1. The AEO’s most recent measured numbers are two years older than the report’s year, so this change is from 2004-2012
2. As with most trends, population/household growth should be taken out and the trend analyzed on a per capita basis, so I used the AEO’s data to do that and plotted the results here.
3. Well over a billion people in the world are still in this situation.
4. Fouquet, R. and Pearson, P. (2006) “Seven centuries of energy services: the price and use of lighting in the United Kingdom (1300-2000).” The Energy Journal 27(1) 139-77.
5. Unfortunately as it is also easy to see from this example we humans don’t seem to reach ‘saturation’ until well after what is Sustainable. Given delicious, low cost cookies, most people would probably eat several which would not be in their long-term health interest–the same applies to driving, flying, shopping etc.
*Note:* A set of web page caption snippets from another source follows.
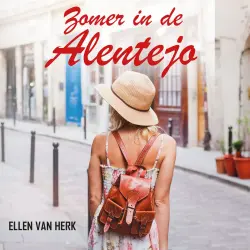 Cover - Ellen van Herk - Zomer in de Alentejo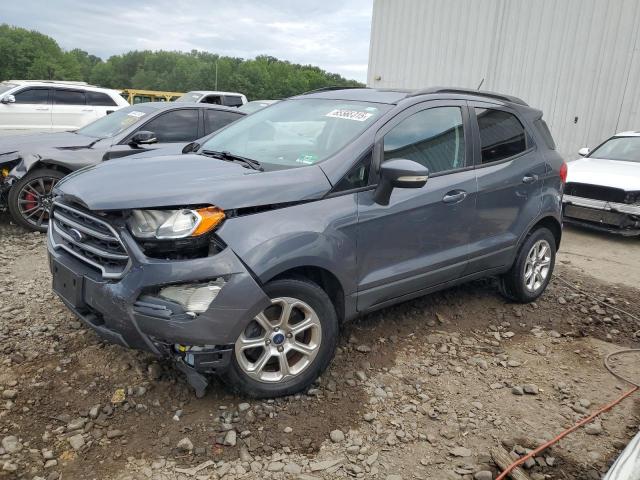  Salvage Ford EcoSport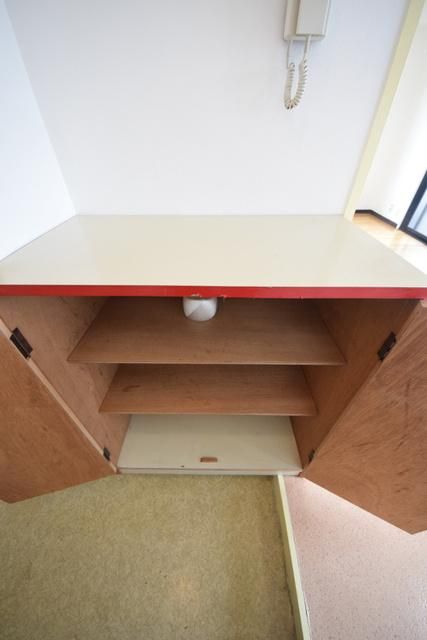 その他設備　☆シューズボックス☆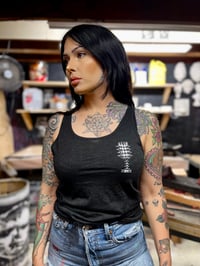 Image 1 of BOG 'Metal. Mayhem. Wine.' Tank Top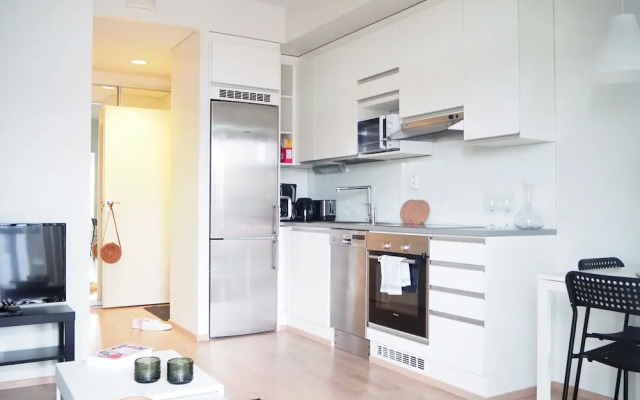 2ndhomes Tampere Ratina Apartment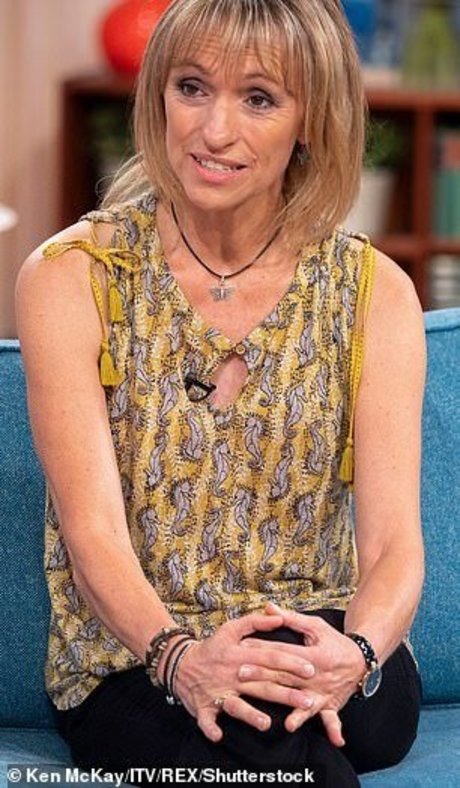 Michaela Strachan new onlyfans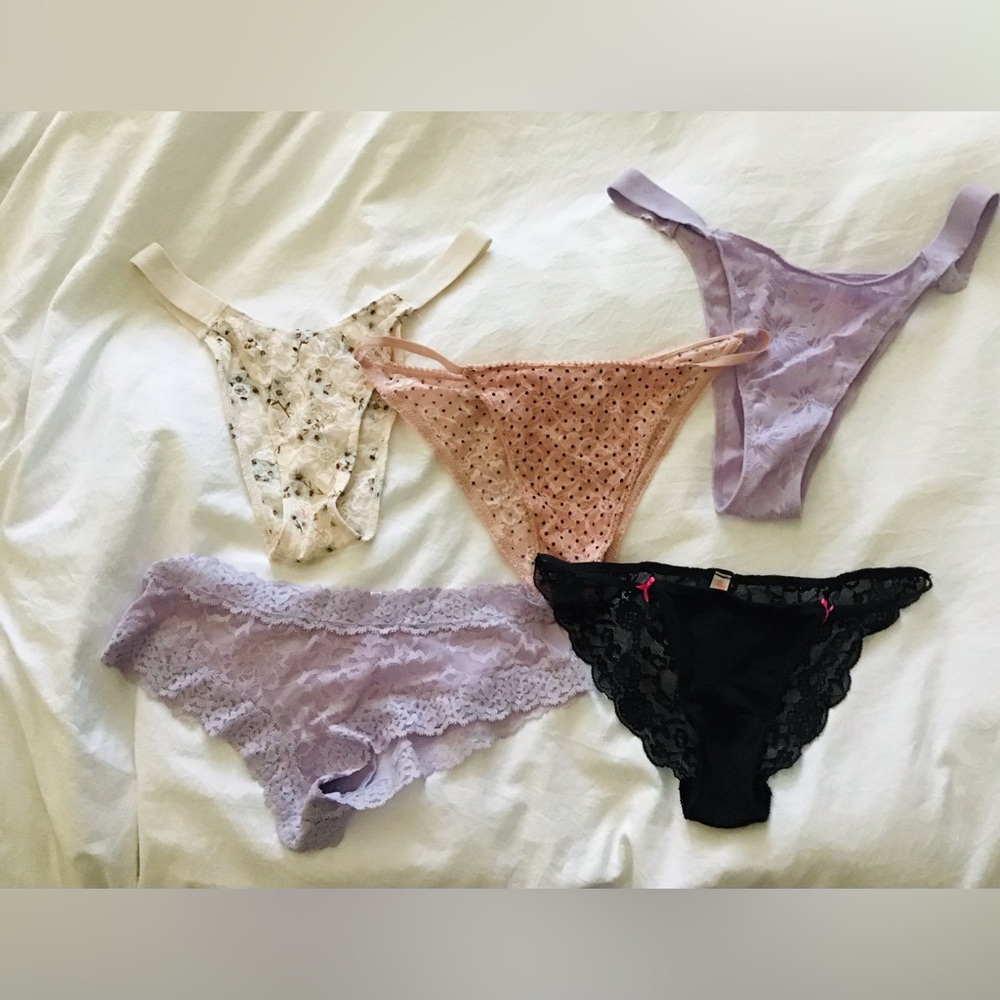 Victoria Secret underwear bundle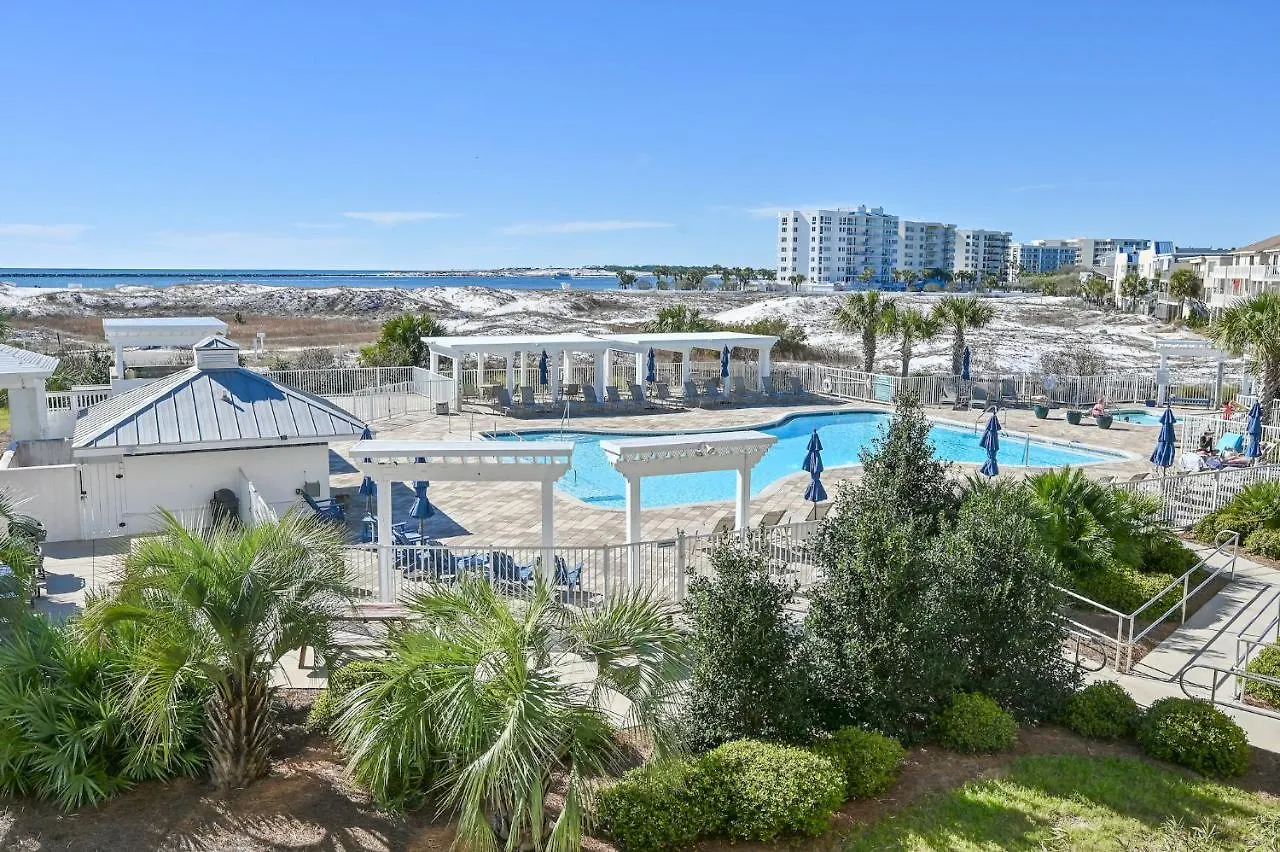 Magnolia House 504 At Destin Pointe Resort 0*,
This phenomenon is what drives Jevons’ Paradox and is the focus of Conundrum.
6. Described in a recent paper by Fouquet and Pearson as well as more briefly in this blog post.
7. Beginning in 1979 the Department of Energy has conducted Residential Energy Consumption Surveys every couple years, some of which report data specifically on electricity used for lighting. Unfortunately this does not appear to have been re-measured each year as they are just using the per-household level calculated by the 1993 study on lighting and multiplying that by the growing number of households. I believe that the 1993 survey probably under-estimated lighting use because they only counted bulbs on for more than 1 hour a day. But most importantly I was unable to figure a valid way to connect this earlier data with the AEO estimates for the last ten years.
8. Again these numbers are probably not directly comparable because it does not appear that the study from the 90s counted bulbs used less than 1 hour per day while the recent one counted all bulbs.